When retry mode triggers a forced-streaming retry, the original request is saved to <config_dir>/stream_retry_dumps/ as a timestamped JSON file containing:

  • The full request body
  • The upstream URL
  • The error status code and error text
  • A timestamp

These dump files can be collected with argo-proxy logs collect --type stream-retry for analysis.

Legacy Mode Streaming

When running in legacy mode (--legacy-argo), two streaming modes are available:

Real Stream (Default)

  • Default behavior: Enabled by default (omitted or real_stream: true in config)
  • How it works: Directly streams chunks from the upstream ARGO API as they arrive
  • Status: Production-ready and stable since v2.7.7

Configuration

Via config file:

# Use default real streaming
# Simply omit the setting (defaults to true)

# Or explicitly enable real streaming
real_stream: true

Via CLI:

argo-proxy serve --legacy-argo --real-stream

Pseudo Stream

  • Enable via: Set real_stream: false in config file or --pseudo-stream CLI flag
  • How it works: Receives the complete response from upstream, then simulates streaming by sending chunks to the client
  • Status: Available for compatibility and specific use cases

When to Use

  • When you find glitches or issues with real streaming in legacy mode

Configuration

Via config file:

real_stream: false

Via CLI:

argo-proxy serve --legacy-argo --pseudo-stream

Choosing the Right Mode

For most users, universal mode with default streaming is the best choice.

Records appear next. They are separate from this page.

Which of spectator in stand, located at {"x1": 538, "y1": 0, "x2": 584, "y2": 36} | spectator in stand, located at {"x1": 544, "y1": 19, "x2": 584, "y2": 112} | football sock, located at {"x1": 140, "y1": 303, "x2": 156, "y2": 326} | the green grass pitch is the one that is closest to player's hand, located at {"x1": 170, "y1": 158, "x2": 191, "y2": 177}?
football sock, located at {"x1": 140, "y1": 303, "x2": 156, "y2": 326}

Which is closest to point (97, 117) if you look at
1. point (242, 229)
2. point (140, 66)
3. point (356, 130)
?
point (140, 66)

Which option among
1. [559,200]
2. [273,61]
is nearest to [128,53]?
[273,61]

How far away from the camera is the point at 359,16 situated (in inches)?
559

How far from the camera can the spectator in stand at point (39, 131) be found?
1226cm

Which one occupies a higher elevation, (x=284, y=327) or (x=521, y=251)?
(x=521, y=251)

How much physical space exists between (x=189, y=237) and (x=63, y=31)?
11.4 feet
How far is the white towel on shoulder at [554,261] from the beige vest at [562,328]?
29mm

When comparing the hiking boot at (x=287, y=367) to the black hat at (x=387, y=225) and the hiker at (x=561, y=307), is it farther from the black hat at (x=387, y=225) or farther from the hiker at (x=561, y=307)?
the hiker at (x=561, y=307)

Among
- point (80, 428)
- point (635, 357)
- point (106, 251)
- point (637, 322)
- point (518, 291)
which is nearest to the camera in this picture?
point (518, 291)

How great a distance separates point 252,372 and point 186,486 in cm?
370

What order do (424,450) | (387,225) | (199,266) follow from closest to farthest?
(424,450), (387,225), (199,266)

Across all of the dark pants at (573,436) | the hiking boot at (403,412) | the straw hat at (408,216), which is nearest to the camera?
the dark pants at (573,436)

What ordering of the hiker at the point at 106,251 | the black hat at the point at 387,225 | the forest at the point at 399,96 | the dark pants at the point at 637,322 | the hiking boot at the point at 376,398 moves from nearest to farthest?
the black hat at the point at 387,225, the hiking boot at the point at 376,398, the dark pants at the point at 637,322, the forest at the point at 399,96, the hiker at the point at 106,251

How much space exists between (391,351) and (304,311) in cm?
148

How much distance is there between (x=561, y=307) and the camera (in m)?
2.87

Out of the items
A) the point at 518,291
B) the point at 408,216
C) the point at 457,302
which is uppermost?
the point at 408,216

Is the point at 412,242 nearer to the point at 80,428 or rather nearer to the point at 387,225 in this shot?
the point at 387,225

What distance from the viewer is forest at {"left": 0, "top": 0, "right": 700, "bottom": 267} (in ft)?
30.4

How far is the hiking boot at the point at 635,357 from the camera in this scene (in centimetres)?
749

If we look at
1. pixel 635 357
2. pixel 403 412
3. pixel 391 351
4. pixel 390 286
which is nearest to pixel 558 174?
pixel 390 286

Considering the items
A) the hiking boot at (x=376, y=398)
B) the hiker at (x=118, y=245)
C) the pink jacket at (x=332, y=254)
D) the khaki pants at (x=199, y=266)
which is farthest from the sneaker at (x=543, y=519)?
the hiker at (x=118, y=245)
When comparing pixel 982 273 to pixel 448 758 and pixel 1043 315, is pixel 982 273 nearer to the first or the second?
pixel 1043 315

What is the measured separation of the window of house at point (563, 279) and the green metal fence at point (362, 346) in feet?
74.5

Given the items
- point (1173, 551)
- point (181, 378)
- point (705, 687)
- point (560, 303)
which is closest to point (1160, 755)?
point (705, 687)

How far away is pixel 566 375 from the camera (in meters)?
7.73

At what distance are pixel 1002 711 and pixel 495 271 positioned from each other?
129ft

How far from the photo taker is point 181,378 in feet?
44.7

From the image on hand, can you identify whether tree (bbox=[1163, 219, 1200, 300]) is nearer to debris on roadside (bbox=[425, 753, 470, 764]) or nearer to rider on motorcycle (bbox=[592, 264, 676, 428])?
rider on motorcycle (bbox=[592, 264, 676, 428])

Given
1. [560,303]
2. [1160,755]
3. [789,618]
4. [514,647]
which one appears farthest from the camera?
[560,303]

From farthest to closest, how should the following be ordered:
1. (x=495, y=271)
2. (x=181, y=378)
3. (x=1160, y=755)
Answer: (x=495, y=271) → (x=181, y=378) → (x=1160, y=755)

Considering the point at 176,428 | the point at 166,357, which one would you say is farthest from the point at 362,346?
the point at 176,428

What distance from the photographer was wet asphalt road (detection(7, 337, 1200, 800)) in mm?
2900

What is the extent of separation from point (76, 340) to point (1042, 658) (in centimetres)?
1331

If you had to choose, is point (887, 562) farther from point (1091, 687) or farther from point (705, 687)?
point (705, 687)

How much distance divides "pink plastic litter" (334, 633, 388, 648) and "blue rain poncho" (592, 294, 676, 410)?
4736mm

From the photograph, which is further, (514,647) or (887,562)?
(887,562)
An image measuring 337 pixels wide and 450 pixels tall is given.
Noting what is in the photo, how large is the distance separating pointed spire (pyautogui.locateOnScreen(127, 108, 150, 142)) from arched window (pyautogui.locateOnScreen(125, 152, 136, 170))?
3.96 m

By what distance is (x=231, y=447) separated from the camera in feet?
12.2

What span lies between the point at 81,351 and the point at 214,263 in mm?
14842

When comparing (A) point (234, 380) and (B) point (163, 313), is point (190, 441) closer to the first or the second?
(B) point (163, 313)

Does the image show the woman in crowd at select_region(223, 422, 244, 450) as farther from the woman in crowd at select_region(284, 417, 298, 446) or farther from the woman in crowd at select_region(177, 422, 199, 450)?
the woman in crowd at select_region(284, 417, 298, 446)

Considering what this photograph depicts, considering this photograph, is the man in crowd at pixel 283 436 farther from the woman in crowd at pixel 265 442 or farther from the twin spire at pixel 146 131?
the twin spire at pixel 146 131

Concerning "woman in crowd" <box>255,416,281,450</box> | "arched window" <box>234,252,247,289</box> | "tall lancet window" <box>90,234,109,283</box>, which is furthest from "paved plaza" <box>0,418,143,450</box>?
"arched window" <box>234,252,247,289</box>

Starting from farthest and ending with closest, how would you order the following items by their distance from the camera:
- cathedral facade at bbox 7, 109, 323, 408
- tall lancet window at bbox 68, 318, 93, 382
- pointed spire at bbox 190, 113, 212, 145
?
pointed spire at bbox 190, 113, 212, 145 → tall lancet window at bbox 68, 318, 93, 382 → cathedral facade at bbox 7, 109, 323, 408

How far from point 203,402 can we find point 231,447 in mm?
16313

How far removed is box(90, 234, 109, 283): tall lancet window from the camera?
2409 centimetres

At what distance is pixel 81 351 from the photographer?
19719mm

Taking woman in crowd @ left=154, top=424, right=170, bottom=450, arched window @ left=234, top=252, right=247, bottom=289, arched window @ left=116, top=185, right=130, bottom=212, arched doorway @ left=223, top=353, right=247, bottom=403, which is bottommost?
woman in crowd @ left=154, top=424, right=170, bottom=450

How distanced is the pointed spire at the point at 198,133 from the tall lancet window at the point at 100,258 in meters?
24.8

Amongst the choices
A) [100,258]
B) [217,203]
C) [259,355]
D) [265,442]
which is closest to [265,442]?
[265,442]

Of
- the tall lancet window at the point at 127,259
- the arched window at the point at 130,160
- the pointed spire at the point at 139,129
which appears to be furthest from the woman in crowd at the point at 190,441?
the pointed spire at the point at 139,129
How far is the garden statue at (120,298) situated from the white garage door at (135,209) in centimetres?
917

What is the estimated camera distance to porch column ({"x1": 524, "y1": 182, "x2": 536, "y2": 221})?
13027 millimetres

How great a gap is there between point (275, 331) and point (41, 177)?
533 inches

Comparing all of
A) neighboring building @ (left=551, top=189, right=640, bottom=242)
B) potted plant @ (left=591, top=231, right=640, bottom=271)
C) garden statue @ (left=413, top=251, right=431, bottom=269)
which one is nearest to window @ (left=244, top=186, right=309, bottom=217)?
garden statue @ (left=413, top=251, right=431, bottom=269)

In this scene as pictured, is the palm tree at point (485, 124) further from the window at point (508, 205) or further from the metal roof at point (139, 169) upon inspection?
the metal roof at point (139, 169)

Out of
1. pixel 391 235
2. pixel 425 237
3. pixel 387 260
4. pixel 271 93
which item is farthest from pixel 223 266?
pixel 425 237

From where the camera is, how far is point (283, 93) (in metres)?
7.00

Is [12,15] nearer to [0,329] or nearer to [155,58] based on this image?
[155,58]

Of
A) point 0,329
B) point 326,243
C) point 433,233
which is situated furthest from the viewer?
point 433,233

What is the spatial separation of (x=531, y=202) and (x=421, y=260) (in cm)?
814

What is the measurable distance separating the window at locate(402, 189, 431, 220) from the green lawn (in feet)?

The legacy streaming options exist only for backward compatibility.

Mode Streaming Tool Calls Recommendation
Universal (v3) Real streaming via native endpoints Full support Recommended
Legacy + Real Stream Real streaming via ARGO gateway Limited Only if needed
Legacy + Pseudo Stream Simulated streaming Limited Only for compatibility

Troubleshooting

Common Issues

  • Streaming stops unexpectedly in legacy mode: Switch to pseudo stream mode for more reliable results, or switch to universal mode.
  • High latency in pseudo mode: Normal behavior if your task is relatively hard for the model, or you require longer responses.
  • Connection timeouts: Consider increasing connection_test_timeout in your config or switching to universal mode.